Reputation: 337
I would like to know how to merge two datasets in SAS using a variable's value in the first dataset to select and test a variable in the second dataset.
As an example consider two datasets. The first dataset contains four baby names and the days they were born. The second data set contains three doctors and an array of indicator variables noting if each doctor worked on a particular day. For example Dr. Smith worked on days 2 and 3 only. I would like to create a dataset that lists all the possible baby-doctor combinations where the doctor was working on the day the baby was born.
data babies;
input baby_name $ birth_day;
datalines;
Jake 1
Sonny 4
North 5
Apple 6
;
run;
data doctors;
input DrLastname $ day1 day2 day3 day4 day5 day6;
datalines;
Jones 1 0 0 1 1 1
Smith 0 1 1 0 0 0
Lewis 1 1 1 0 0 0
;
run;
The solution seems like it should be something like this
proc sql;
create table merged as
select babies.*, doctors.*
from babies, doctors
where doctors.day(babies.birth_day) = 1; *<--- incorrect;
quit;
The output should be:
baby_name birth_day DrLastName
Jake 1 Jones
Jake 1 Lewis
Sonny 4 Jones
North 5 Jones
Apple 6 Jones
I have run into this problem a few times and would love to know if this is kind of merge is possible in SAS. Thanks for any help you can provide.
Upvotes: 0
Views: 123
Reputation: 63424
While I probably would also transpose the dataset, it is possible to do so without transposing.
data babies_doctors;
set babies;
do _i = 1 to nobs_doctors;
set doctors point=_i nobs=nobs_doctors;
array days day1-day6;
if days[birth_Day] then output;
end;
run;
This will not be fast, as it checks all rows in the dataset, but it's possible.

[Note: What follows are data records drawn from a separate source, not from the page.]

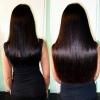 Наращивание волос,  наращивание ресниц,  ботокс для волос,  кератиново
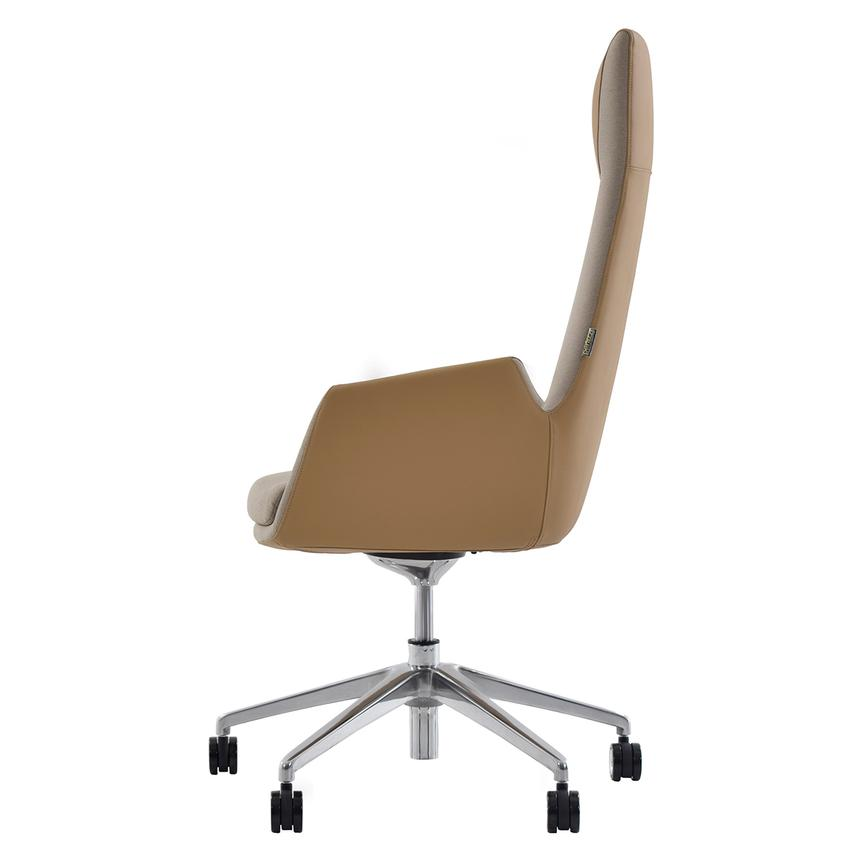 Alana High Back Desk Chair El Dorado Furniture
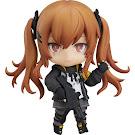 Nendoroid Girls' Frontline UMP9 (#1292) Figure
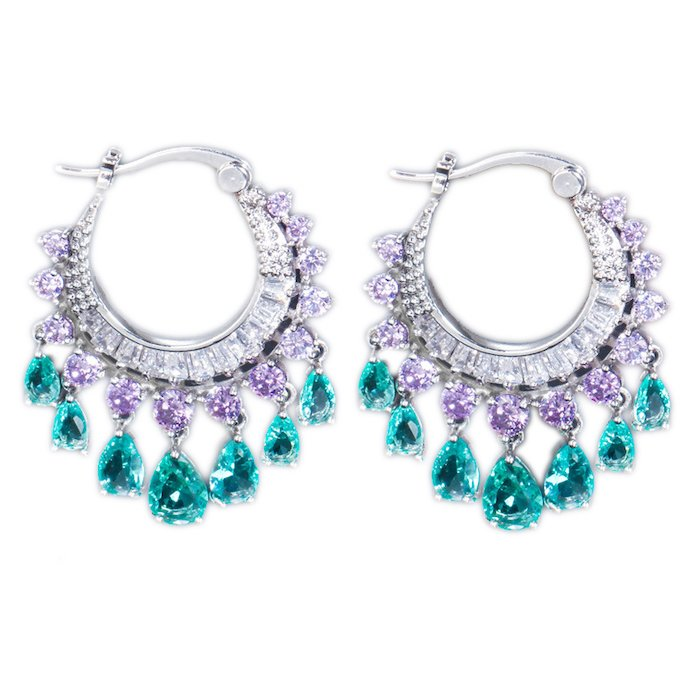 crystal jewelry wholesale factory from China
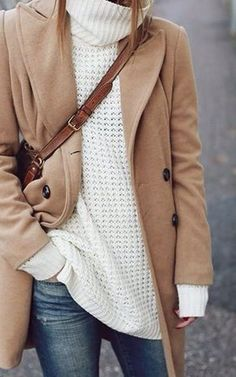 A camel hair coat with oversized sweater - great combination of classic and current!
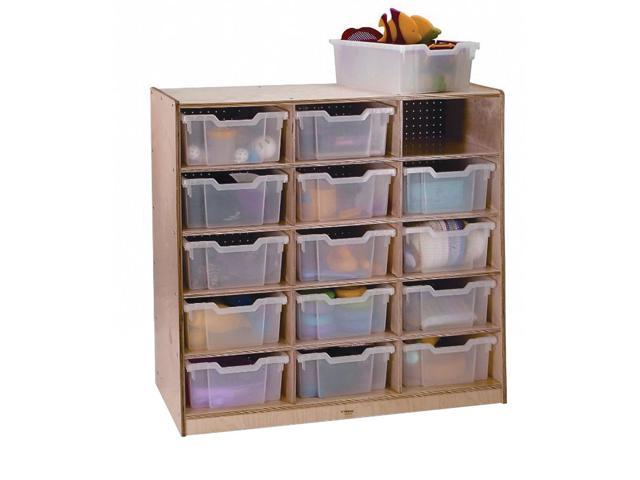 Whitney Brothers Birch Laminate Kids Playroom 15 Clear Tray Toy Organizer Storage Cabinet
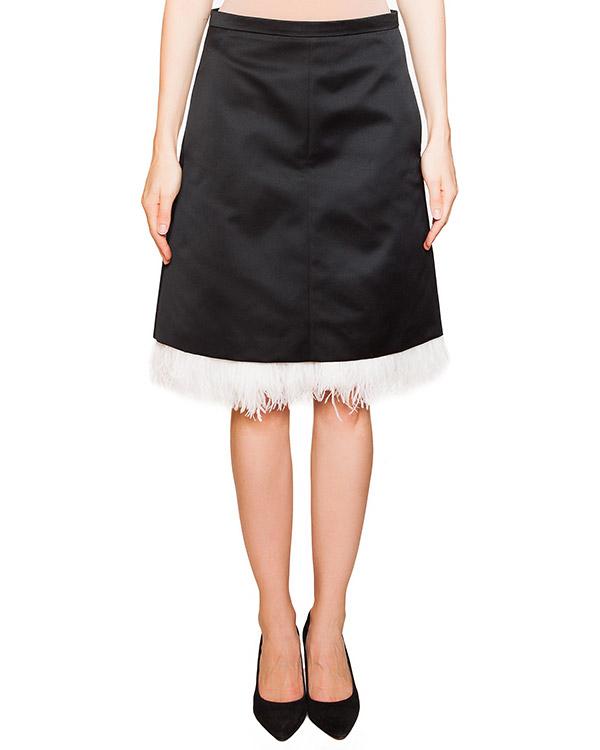 юбка из плотной гладкой ткани, декорирована перьями старуса артикул N2MC042 марки № 21 купить за 20600 руб.
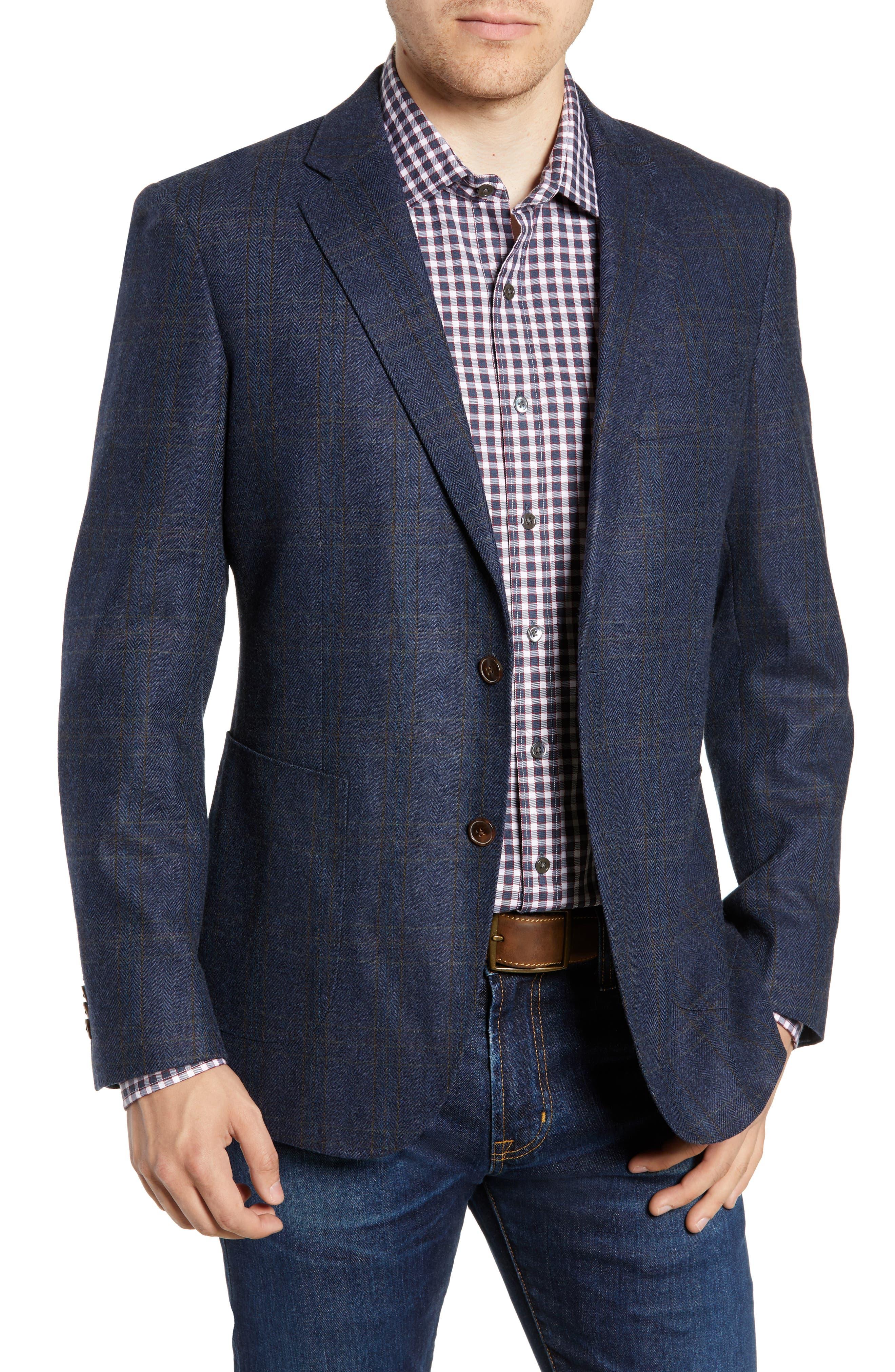 'Clareinch' Herringbone Plaid Sport Coat,                         Main,                         color, 412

Fastest is probably to load it into a vertical hash table (which you could do easily) or a temporary array.
data babies_doctors_array;
array drnames[32767] $80 _temporary_;
array drdays[32767,6] _temporary_;
if _n_=1 then do;
do _i = 1 to nobs_doctors;
set doctors point=_i nobs=nobs_doctors;
array days day1-day6;
drnames[_i]=DrLastname;
do _j = 1 to dim(days);
drdays[_i,_j]=days[_j];
end;
end;
end;
set babies;
do _k = 1 to nobs_doctors;
if drdays[_k,birth_day]=1 then do;
baby_drlastname = drnames[_k];
output;
end;
end;
run;
Upvotes: 3
Reputation: 1985
I might shift the second dataset and then merge on day.
Something like (in untested pseudo code):
data new_1-new_6;
set doctor;
array day_1-day_6 day_{6}
for i in 1 to 6:
if day_{i} = 1 then do;
day = i;
output new_{i};
end;
end;
run;
data stacked;
set day_1-day_6;
run;
Then simply merge based on the field day.
Upvotes: 1